_Supplied text_
_____
The U.S. Department of Justice (DOJ) has just released its annual statistical overview of False Claims Act (FCA) and other fraud actions for Fiscal Year 2020 (FY2020), and the numbers tell a mixed story. The total of just over $2.2 billion in settlements and judgments represents a decline of more than one-quarter in recoveries from FY2019, likely reflecting workforce, logistical, and judicial impacts of the COVID-19 pandemic. At the same time, an all-time record number of new matters opened, coupled with dramatic waves of federal pandemic-related spending, suggest an imminent surge in FCA investigations and litigation is likely.
Trends in Recoveries
The decline in recoveries in FY2020 mirrors similar dips around previous economic downturns. The Great Recession saw recoveries decline by over half (55.7 percent) from FY2006 to FY2008, and a single-year decrease of 33.4 percent occurred from FY2001 to FY2002. By comparison, the 27.7 percent FY2020 decrease was somewhat less severe.
The DOJ’s statistics showed just over three-quarters (75.6 percent) of recovered funds, or $1.7 billion, came from qui tam actions—lawsuits initiated by private whistleblower plaintiffs, or “relators.” The overwhelming majority (88.6 percent) of those qui tam recoveries, in turn, came in actions where the DOJ intervened or otherwise pursued the action. The investigative and prosecutorial resources of the government are crucial: all told, recoveries in actions either initiated by, or joined by, the government accounted for 91.3 percent of all settlements and judgments in fraud cases in FY2020, and 92.4 percent in cases related to military procurement in particular.
_____
_Excerpted data_
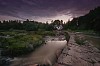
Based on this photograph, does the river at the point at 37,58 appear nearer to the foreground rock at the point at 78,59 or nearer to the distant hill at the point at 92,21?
the foreground rock at the point at 78,59

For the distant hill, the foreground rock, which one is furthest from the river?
the distant hill

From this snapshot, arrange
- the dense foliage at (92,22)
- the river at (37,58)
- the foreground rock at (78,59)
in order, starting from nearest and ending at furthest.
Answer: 1. the foreground rock at (78,59)
2. the river at (37,58)
3. the dense foliage at (92,22)

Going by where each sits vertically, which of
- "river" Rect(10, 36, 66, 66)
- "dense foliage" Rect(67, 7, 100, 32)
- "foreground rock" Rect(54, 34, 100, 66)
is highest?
"dense foliage" Rect(67, 7, 100, 32)

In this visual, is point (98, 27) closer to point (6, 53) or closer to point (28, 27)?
point (6, 53)

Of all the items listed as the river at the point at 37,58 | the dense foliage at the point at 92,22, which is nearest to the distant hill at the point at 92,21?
the dense foliage at the point at 92,22

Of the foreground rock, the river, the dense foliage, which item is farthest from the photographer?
the dense foliage

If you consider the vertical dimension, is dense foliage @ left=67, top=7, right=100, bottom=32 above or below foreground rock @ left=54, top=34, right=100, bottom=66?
above

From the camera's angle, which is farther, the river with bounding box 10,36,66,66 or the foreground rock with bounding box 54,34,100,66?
the river with bounding box 10,36,66,66

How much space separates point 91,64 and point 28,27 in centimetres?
10037

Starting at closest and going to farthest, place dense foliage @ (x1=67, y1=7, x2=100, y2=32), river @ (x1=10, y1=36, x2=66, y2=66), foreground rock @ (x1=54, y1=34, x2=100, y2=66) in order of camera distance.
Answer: foreground rock @ (x1=54, y1=34, x2=100, y2=66) < river @ (x1=10, y1=36, x2=66, y2=66) < dense foliage @ (x1=67, y1=7, x2=100, y2=32)

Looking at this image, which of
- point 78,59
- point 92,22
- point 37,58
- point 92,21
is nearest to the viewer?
point 78,59

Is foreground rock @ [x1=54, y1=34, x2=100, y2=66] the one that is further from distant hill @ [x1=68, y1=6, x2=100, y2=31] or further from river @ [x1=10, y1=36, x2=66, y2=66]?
distant hill @ [x1=68, y1=6, x2=100, y2=31]

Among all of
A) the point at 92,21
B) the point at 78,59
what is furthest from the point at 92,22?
the point at 78,59

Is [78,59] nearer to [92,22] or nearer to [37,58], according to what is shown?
[37,58]
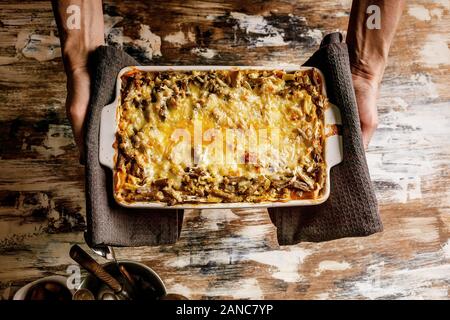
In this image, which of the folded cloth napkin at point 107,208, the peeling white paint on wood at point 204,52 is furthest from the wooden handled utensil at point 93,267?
the peeling white paint on wood at point 204,52

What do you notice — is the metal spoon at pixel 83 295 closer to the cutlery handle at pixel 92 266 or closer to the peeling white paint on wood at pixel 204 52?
the cutlery handle at pixel 92 266

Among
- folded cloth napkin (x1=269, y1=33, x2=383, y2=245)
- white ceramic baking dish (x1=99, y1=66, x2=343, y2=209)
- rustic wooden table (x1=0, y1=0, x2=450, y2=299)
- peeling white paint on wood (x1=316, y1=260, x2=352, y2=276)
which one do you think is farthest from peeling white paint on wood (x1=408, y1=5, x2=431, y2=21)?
peeling white paint on wood (x1=316, y1=260, x2=352, y2=276)

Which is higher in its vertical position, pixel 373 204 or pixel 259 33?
pixel 259 33

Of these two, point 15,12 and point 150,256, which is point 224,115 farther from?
point 15,12

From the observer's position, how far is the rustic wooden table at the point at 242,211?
2.05 m

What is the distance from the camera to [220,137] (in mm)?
1551

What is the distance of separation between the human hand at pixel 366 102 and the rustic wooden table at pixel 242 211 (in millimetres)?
484

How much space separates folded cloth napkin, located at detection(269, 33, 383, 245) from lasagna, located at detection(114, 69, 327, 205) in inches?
2.9

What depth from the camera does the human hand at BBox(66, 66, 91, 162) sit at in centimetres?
158

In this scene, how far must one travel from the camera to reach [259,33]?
2217 millimetres

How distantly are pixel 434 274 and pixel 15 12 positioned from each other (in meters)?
2.48

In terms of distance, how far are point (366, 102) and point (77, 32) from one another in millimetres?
1159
_____
_Tasks for this exercise_
A. List every fiscal year that the text on False Claims Act recoveries mentions by its "FY" label.
B. Go on with the text on False Claims Act recoveries, starting after its last sentence.
The rows are separate material and have nothing to do with the text on False Claims Act recoveries.

_Answers to the problems_
A. FY2020, FY2019, FY2006, FY2008, FY2001, FY2002

B.
Total awards to relators declined for the third time in the past four years, totaling $309.4 million in FY2020. Relative to all recoveries, however, the share going to relators reached its highest level since 2015, at 18.4 percent. A relator’s entitlement in an action is based on various statutory factors, and in most circumstances ranges from under 10 percent to as high as 30 percent of funds recovered.
At 83.3 percent, health care fraud continued to account for the lion’s share of FCA recoveries, though declining for the second straight year from the historic high set in FY2018. Settlements and judgments relating to U.S. Department of Health and Human Services (HHS) contracts accounted for $1.86 billion.
Surge in New Matters and COVID-19 Spending
The number of new matters opened in FY2020 has no precedent in the 35 years covered by the DOJ’s fraud recovery statistics, which reach back to October 1986. Newly received referrals, investigations, and qui tam actions—the three categories of new matters—exceeded 900 for the first time, with the fiscal-year total of 922 representing an increase of 15 percent over FY2019. The previous high, 859, came in 2016.
Given the lengthy nature of investigation and litigation in FCA and other fraud cases, growing numbers of new matters are likely to be a leading—rather than immediate—indicator of increased litigation and recoveries to come. Within the overall increase in new matters in FY2020, matters opened by the government jumped a remarkable 68.9 percent.
Large-scale federal government expenditures pursuant to the Coronavirus Aid, Relief, and Economic Security Act (“CARES Act”), along with other pandemic-related spending, are widely expected to lead to a significant volume of alleged FCA fraud. Indeed, the jump in new matters in FY2020 may already be reflecting this trend. The DOJ has indicated it is keenly aware of the potential for fraud in obtaining or spending pandemic-related federal funds, a key point made by Principal Deputy Assistant Attorney General Ethan Davis in remarks to the U.S. Chamber of Commerce in June.